(Beginning of PAGE EXCERPT)
World markets are starting to assess new risks amid the breakout of the new coronavirus (2019-nCoV) in China. Markets fear the decease could quickly become worldwide that would mean restriction in traveling, goods production and exports as well as consumption. Investors are reminded previous SARS virus outbreak in the same Chinese province in 2002-2003 led to $59 billion losses, according to Asian development bank.
Fears made risky assets much less attractive and led to a decline on the emerging markets to December 2019 lows. Shanghai composite dropped to 2950 on Jan. 24 from 3096 recorded at the beginning of this week. Brent weakened to $61.3 on Friday afternoon from $65.7 a barrel. Such harsh drop could be rather emotional while China and other countries are now better prepared to counter such deceases with all their expertise in decease control. China and other affected countries are taking swift actions to prevent further spread of the virus. World Health Organization (WHO) said it's too early to declare an international public health emergency albeit called for every country should be prepared to deal with cases of the virus. No additional restrictions on travel and trade by WHO were made.
(End of PAGE EXCERPT)
**EXERCISE SET**.
(a) Please print the passage of the coronavirus market report from "Fears made risky" up to and including "WHO were made.".
(b) Carry on the coronavirus market report from its last sentence.
(Beginning of DATASET EXCERPTS)
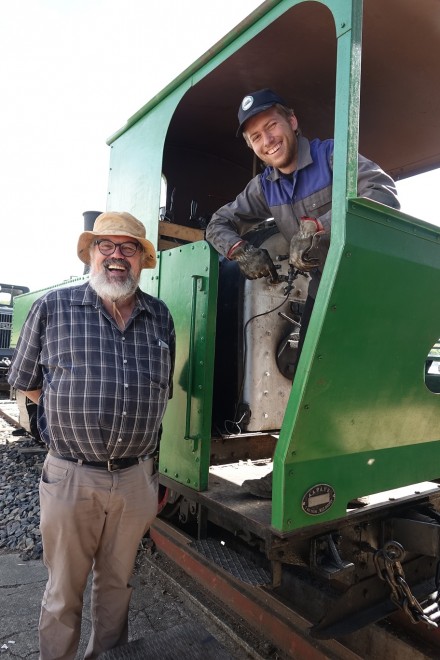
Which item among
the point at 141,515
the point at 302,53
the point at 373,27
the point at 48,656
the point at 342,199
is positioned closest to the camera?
the point at 342,199

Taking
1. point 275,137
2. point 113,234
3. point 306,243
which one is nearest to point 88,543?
point 113,234

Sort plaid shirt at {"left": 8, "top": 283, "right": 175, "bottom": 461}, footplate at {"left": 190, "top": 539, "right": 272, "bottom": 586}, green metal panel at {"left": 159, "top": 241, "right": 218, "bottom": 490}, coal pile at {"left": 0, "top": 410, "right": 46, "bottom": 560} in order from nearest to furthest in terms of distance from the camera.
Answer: footplate at {"left": 190, "top": 539, "right": 272, "bottom": 586}
plaid shirt at {"left": 8, "top": 283, "right": 175, "bottom": 461}
green metal panel at {"left": 159, "top": 241, "right": 218, "bottom": 490}
coal pile at {"left": 0, "top": 410, "right": 46, "bottom": 560}

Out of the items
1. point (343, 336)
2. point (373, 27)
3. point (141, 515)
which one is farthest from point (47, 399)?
point (373, 27)

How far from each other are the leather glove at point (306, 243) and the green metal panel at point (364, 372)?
0.88 ft

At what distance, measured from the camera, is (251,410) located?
2.79m

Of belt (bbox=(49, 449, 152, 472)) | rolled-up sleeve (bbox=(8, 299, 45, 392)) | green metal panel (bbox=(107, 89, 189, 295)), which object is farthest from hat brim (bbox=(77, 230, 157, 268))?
belt (bbox=(49, 449, 152, 472))

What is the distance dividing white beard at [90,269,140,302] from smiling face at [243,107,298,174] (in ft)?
3.03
(End of DATASET EXCERPTS)
**ANSWERS TO THE EXERCISES**.
(a)
Fears made risky assets much less attractive and led to a decline on the emerging markets to December 2019 lows. Shanghai composite dropped to 2950 on Jan. 24 from 3096 recorded at the beginning of this week. Brent weakened to $61.3 on Friday afternoon from $65.7 a barrel. Such harsh drop could be rather emotional while China and other countries are now better prepared to counter such deceases with all their expertise in decease control. China and other affected countries are taking swift actions to prevent further spread of the virus. World Health Organization (WHO) said it's too early to declare an international public health emergency albeit called for every country should be prepared to deal with cases of the virus. No additional restrictions on travel and trade by WHO were made.

(b)
Some soothing returned on the markets ahead of the US market opening with the VIX index in the US at rather comfortable values of 12.8, a level where risks are considered appropriate. Nikkei suspended its decline closing at 23,827.18, or 0.13% up.
If countries will succeed in preventing virus to spread any further it would mitigate the risk and restore investors' appetite for exposure. That will support emerging markets.